Ignacio Camacho-ABC
- Para merecer el liderazgo hay que saber asumir la muerte de miles de conciudadanos como la constatación de un fracaso
Angela Merkel no ha sido nunca una dirigente propensa a la posmoderna política de las emociones. Todo lo contrario: sin llegar a la dureza de carácter de Thatcher, gasta fama de racional, austera, de talante reacio al sentimentalismo fácil. Muy «alemana» en la extensión más estereotipada de la palabra. Por eso se hizo raro oírla hablar, como ayer bajo la cúpula de cristal del Bundestag, «desde lo más profundo del corazón», al borde de las lágrimas, para decirle a su nación que las cifras de muertes por Covid han alcanzado niveles críticos de alarma. Se refería a un pico de 590 muertos, dato que España, con casi la mitad de habitantes, ha rozado en noviembre durante varias jornadas. A dos
semanas de Navidad, el desgarro de la canciller tenía tintes de advertencia dramática: una celebración imprudente de las fiestas puede desencadenar en enero otra emergencia sanitaria. O se reducen los contactos sociales y familiares o vamos de cabeza a la tercera oleada.
Alemania es un Estado federal en el que el Gobierno tropieza con serios problemas para imponer su criterio a las autoridades territoriales. Pero a diferencia del Ejecutivo español, se niega a declinar sus responsabilidades y se esfuerza por estrechar el campo a los länder. Merkel no parece dispuesta a refugiarse en ninguna cogobernanza para eludir su deber de prevenir la catástrofe. Y tampoco vende optimismo hueco porque sabe, y así lo ha proclamado, que los efectos de la vacuna tardarán bastante en notarse. Que su emotivo discurso sucediese en el debate de Presupuestos da una idea de su orden de prioridades; con la pandemia por medio no se le pasó por la mente afirmar, como Sánchez, que las cuentas son lo único importante.

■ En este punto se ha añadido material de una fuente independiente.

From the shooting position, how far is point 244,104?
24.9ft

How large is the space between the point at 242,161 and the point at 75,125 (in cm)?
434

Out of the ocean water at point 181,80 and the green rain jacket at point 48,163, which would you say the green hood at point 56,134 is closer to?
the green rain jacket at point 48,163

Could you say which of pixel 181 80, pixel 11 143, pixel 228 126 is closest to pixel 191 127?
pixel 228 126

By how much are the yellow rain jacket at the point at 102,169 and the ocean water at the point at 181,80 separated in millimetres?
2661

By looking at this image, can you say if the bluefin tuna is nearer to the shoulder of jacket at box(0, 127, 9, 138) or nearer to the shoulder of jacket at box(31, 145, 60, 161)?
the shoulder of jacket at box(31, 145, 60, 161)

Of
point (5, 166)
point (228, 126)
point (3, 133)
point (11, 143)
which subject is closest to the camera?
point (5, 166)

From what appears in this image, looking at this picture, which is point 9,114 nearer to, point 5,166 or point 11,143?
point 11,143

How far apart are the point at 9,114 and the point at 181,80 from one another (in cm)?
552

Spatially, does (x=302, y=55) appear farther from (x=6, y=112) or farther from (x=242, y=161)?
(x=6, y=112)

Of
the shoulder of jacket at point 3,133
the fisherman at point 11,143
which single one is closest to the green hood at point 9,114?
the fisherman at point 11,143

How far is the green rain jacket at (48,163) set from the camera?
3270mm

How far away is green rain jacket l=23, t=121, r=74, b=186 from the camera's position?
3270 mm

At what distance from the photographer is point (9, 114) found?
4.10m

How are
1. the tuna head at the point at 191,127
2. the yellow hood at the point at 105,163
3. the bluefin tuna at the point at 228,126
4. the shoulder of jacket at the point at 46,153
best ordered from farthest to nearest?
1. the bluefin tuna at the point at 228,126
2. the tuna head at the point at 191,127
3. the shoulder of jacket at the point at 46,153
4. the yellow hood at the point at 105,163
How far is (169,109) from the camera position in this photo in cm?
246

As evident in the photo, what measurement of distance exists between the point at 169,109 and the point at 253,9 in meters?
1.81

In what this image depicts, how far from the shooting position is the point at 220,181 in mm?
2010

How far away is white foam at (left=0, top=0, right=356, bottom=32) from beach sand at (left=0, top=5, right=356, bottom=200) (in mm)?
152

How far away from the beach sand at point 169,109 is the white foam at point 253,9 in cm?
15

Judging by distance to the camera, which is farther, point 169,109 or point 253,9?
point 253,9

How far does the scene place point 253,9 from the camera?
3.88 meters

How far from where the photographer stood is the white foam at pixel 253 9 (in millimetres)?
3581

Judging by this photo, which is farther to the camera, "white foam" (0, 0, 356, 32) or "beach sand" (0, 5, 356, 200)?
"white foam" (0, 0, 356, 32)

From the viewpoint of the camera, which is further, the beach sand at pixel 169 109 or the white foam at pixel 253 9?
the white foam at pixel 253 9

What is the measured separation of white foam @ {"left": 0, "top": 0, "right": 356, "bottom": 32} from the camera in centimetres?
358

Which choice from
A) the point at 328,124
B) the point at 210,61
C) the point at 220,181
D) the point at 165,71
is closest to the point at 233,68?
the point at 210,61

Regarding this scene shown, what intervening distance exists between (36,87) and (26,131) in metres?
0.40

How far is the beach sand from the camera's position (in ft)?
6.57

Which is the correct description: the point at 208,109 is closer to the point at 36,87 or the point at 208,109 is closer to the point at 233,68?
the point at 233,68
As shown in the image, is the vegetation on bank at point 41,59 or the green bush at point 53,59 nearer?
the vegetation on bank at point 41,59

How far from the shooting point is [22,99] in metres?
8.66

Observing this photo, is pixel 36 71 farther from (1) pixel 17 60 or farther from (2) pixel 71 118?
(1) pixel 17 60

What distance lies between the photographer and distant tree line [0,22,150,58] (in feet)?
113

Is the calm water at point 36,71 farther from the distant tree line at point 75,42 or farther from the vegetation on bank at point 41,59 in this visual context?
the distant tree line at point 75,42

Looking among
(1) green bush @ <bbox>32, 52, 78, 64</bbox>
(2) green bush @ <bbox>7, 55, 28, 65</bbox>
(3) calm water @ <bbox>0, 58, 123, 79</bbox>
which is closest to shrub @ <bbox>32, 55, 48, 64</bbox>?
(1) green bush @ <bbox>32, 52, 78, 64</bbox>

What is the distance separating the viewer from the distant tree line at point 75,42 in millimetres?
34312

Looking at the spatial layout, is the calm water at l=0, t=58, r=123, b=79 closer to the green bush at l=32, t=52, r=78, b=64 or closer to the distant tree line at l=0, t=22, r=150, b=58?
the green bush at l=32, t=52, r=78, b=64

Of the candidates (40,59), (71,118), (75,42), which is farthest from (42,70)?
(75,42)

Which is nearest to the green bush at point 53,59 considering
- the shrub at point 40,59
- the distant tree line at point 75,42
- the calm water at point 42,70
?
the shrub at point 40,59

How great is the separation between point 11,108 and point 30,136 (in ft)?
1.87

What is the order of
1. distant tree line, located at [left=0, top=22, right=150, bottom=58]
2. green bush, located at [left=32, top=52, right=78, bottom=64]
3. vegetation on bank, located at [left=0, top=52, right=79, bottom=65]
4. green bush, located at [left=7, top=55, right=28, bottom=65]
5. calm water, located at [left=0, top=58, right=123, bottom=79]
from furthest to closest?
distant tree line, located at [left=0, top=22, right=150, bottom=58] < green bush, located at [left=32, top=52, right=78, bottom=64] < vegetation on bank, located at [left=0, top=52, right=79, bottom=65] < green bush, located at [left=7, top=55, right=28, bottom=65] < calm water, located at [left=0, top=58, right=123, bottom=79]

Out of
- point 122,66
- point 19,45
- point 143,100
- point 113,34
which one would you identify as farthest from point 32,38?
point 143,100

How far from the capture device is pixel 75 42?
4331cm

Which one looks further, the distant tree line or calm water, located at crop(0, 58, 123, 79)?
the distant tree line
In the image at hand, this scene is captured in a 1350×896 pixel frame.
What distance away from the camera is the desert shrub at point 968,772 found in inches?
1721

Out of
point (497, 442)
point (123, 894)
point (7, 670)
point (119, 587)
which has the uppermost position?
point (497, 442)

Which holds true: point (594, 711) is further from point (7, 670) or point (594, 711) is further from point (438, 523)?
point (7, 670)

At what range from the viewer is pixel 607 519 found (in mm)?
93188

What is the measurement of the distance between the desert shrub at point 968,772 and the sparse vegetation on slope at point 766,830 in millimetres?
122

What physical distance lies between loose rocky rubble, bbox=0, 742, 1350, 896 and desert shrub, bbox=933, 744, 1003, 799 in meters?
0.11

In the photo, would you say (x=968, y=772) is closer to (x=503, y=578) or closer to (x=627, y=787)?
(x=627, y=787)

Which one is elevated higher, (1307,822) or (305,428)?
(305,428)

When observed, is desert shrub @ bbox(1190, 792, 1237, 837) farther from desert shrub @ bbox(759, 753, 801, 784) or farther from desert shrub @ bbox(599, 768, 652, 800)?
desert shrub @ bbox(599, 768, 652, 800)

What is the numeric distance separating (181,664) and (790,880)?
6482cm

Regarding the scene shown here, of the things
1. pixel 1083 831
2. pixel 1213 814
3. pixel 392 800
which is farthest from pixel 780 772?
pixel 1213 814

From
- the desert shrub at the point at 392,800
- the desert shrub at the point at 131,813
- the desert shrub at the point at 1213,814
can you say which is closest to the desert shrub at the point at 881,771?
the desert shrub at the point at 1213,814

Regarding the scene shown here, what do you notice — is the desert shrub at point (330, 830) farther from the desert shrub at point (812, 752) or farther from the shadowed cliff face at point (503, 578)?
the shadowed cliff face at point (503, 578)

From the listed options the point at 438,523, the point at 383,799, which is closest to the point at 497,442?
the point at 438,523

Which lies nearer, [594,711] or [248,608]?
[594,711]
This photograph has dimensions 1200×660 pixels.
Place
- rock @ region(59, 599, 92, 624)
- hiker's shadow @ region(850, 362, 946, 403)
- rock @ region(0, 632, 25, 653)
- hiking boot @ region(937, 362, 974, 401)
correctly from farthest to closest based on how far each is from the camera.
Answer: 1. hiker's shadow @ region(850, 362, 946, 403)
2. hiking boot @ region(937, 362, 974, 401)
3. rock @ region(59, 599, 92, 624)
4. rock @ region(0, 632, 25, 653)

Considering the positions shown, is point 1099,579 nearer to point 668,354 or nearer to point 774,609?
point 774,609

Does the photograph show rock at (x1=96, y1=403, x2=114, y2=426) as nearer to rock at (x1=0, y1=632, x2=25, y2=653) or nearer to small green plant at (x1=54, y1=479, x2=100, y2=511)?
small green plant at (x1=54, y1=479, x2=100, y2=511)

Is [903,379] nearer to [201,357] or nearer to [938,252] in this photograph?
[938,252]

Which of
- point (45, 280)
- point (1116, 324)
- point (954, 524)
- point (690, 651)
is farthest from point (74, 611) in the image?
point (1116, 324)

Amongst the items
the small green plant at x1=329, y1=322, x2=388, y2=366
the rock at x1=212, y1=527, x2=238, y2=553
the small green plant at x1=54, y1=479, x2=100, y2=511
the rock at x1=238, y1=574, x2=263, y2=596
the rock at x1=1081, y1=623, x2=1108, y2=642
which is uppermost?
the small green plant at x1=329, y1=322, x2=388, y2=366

Esto no quiere decir que haya acertado con sus recetas. Frente al virus todo el mundo va a tientas. No hay método que ofrezca certezas más allá de un nuevo confinamiento duro, largo e inasumible porque llevaría a la quiebra a cualquier economía por fuerte que sea. La segunda ola ha impactado de lleno a países que surfearon bien la primera, y en cambio en España ha acabado por tener éxito la criticada estrategia adoptada por la comunidad madrileña. La cuestión va de compromiso, de implicación, de madurez política, de sentido de Estado. De la disposición a involucrarse en las obligaciones más antipáticas del cargo, que son las pueden suscitar rechazo entre los ciudadanos. Del coraje necesario para enfrentarse a la realidad sin edulcorarla en un relato falso. De entender y sufrir la muerte de miles de compatriotas como la constatación de un fracaso.
Ahí es donde se mide la solvencia de un liderazgo. Lo fácil es esconderse detrás de expertos inexistentes, de competencias repartidas o de números manipulados. Pero cuando se dirige una nación hay que tener gallardía y presencia de ánimo para, aunque sea de vez en cuando, hablarle con el corazón en la mano.